Consignes »
1. D'après le texte sur le haut potentiel, qui a imaginé le surnom de « zèbre » pour désigner une personne à haut potentiel ?
2. Reprenez le texte sur le haut potentiel après sa dernière phrase et poursuivez-le dans le même ton.

Texte fourni »
########################################

Le zèbre est l’un des seuls équidés que l’homme n’a jamais su domestiquer. Et ses rayures, qui le différencient tant des chevaux, lui permettent paradoxalement de se cacher dans la savane. Différent et insaisissable.

C’est de là qu’est venu le surnom de “zèbre” donné à un individu présentant un haut potentiel (qu’on appelait auparavant précoce ou surdoué), imaginé par la psychologue Jeanne Siaud-Facchin, spécialiste du sujet.

Un « HP » (haut potentiel, donc) ne se caractérise pas tant par son intelligence supérieure à la moyenne que par sa manière de penser.

C’est un esprit bouillonnant, sans cesse en questionnement, qui a un besoin irrépressible de tout comprendre dans les moindres détails. Inutile de lui demander d’appliquer un théorème mathématique sans lui expliquer précisément d’où il découle. Il abhorre l’approximation. Et lorsqu’il réfléchit, son cerveau furète dans toutes les directions.

Une pensée en arborescence

"Le haut potentiel a une pensée en arborescence et divergente, alors qu’il évolue dans un monde où la pensée est majoritairement convergente, c’est-à-dire orientée dans un seul sens. À l’école, on apprend aux enfants à réfléchir d’une certaine manière ; lui, va explorer une multitude de pistes. Il va trouver la réponse à un problème en s’affranchissant de la méthodologie préconisée par l’enseignant. De quoi déstabiliser les professeurs et l’entourage", résume Cyril Rous, psychothérapeute qui intervient régulièrement au cours Cyrano, un établissement d’enseignement secondaire hors contrat à Nice.

A noter qu'il intervenait à l’occasion du colloque dédié au haut potentiel qui s’est tenu le 9 novembre dernier à l’initiative de La Maison du haut potentiel, association liée au cours Cyrano (www.cours-cyrano.fr).

Là-bas, les élèves apprennent à leur rythme. Plutôt que de suivre le programme officiel à la lettre, ils abordent les choses sous un prisme beaucoup plus large.

"Par exemple, en cours de mathématiques, on ne va pas se contenter de travailler un point précis, mais on va appréhender la leçon de manière globale, en piochant les éléments du programme de 4e, de 3e, de 2nde… voire de fac qui s’y rapportent", explique Stéphan Bousquet, cofondateur avec son épouse Mariette de cette structure. Lui-même est très haut potentiel. Repéré jeune, il n’en a pas moins vécu nombre de déconvenues. "Je ne me plaisais pas du tout à l’école", assène-t-il. Un discours que tiennent un grand nombre de "zèbres".

Car un "HP" fonctionne différemment tant sur le plan intellectuel qu’émotionnel.

"Le système scolaire n’est pas fait pour eux, car il ne prend pas en compte leur hypersensibilité", souffle Mariette Bousquet.

En effet, un haut potentiel déborde d’émotions. La moindre remarque, même énoncée à bon escient, peut déclencher des réactions semblant disproportionnées.

########################################

Entrées fournies »
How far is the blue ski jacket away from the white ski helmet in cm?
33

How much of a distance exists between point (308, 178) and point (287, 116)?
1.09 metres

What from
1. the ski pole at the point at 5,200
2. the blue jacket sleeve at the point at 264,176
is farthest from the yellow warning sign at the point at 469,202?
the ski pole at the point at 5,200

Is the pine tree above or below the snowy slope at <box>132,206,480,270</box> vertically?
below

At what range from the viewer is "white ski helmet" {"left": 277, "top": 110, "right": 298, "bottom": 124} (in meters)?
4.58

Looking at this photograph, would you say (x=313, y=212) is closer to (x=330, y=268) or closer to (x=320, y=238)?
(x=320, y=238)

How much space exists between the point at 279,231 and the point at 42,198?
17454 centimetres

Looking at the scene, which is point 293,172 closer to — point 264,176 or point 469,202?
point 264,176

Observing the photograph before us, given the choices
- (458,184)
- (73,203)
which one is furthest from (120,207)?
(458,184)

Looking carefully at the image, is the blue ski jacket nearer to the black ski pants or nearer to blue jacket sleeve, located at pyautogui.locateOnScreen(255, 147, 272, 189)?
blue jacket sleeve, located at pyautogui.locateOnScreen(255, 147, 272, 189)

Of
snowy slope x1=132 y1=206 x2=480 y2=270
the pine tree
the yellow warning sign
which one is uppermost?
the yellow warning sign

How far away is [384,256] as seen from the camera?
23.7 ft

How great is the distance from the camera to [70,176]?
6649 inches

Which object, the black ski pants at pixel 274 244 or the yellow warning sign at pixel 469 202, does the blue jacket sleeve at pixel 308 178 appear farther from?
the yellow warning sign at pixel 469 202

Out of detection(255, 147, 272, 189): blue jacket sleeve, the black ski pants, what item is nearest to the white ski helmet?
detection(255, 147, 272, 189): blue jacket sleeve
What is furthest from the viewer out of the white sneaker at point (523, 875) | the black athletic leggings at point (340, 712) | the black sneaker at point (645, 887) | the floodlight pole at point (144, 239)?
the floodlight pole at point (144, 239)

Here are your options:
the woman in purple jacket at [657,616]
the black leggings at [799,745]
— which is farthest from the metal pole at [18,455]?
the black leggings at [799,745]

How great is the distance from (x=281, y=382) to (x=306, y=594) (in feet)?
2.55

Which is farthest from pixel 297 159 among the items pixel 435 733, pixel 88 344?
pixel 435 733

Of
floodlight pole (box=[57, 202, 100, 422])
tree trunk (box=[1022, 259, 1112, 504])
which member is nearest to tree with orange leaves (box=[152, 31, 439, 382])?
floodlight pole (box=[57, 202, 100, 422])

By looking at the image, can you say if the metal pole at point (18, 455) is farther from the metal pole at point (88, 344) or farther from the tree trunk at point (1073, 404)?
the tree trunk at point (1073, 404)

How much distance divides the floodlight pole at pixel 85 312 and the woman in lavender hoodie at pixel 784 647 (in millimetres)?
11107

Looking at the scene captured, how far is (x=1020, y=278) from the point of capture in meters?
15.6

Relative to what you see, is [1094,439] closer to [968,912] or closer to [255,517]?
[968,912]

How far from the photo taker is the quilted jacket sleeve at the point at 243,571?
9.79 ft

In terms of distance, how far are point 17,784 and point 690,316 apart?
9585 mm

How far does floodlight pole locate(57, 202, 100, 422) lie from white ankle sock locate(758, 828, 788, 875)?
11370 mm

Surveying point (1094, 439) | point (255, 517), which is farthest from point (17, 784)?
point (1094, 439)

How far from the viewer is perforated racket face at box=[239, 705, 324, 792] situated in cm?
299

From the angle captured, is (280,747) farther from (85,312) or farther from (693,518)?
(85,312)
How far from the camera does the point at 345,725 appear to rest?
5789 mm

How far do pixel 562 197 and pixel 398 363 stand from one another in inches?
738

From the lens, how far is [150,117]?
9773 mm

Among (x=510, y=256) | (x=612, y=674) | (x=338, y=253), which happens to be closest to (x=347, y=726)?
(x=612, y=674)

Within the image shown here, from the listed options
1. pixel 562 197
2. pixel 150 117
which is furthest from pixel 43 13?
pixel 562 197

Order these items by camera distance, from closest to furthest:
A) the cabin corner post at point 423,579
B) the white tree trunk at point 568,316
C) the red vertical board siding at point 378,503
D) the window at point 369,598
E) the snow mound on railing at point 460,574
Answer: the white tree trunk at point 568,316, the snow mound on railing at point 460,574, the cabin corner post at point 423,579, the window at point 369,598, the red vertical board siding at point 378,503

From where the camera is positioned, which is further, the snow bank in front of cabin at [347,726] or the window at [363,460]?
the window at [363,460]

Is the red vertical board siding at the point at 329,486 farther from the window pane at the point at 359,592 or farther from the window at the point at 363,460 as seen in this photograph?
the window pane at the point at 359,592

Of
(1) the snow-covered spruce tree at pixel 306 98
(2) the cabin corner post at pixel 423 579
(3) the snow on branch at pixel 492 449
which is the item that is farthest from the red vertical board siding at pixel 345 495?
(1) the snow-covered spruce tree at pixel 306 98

########################################

Réponses »
1. La psychologue Jeanne Siaud-Facchin, spécialiste du sujet.

2.
L’affect est tellement prépondérant que l’enfant a besoin d’avoir confiance en ses professeurs pour étudier. S’il n’accroche pas avec un enseignant, il peut carrément abandonner la matière et donc avoir des résultats catastrophiques, sans avoir conscience du préjudice que cela lui porte.

"L’argument “Tu ne travailles pas pour ton prof’, mais pour toi” n’est pas valable pour lui", résume le psychologue.

Globalement, ses relations avec les autres sont complexes. Ce qui explique pourquoi beaucoup de "HP" souffrent de phobie scolaire.

"Ce fonctionnement cognitif est compliqué pour les enseignants. Ils ne sont pas formés, pourtant ils aimeraient avoir des clés pour le comprendre et être en mesure de les aider à progresser", souligne Stéphan Bousquet.

Laisser une grande marge de manœuvre

"Lorsque les élèves intègrent l’établissement, nous sommes en premier lieu dans une démarche de réparation, confie Mariette Bousquet. Qu’ils aient 10 ou 17 ans, ils arrivent après un parcours chaotique et entretiennent une certaine défiance envers l’école. Il faut savoir que beaucoup d’entre eux, du fait de leur sensibilité, ont subi des moqueries - de leurs camarades comme des professeurs ! - voire du harcèlement scolaire."

La pédagogie des établissements spécialisés, basée sur une grande marge de manœuvre laissée aux élèves, porte ses fruits. Comme ils ont faim de nourriture intellectuelle (d’où le fait que, très jeunes, ils préfèrent la compagnie des adultes, plus intéressants à leurs yeux), il "suffit" de les rassasier avec des objectifs à atteindre, comme des projets d’étude. Cela demande un maximum de souplesse de la part du corps enseignant. Par exemple, si l’objet du cours était l’histoire médiévale et que la discussion dévie sur la géopolitique contemporaine, le professeur va s’adapter et en tirer parti pour aborder cette notion.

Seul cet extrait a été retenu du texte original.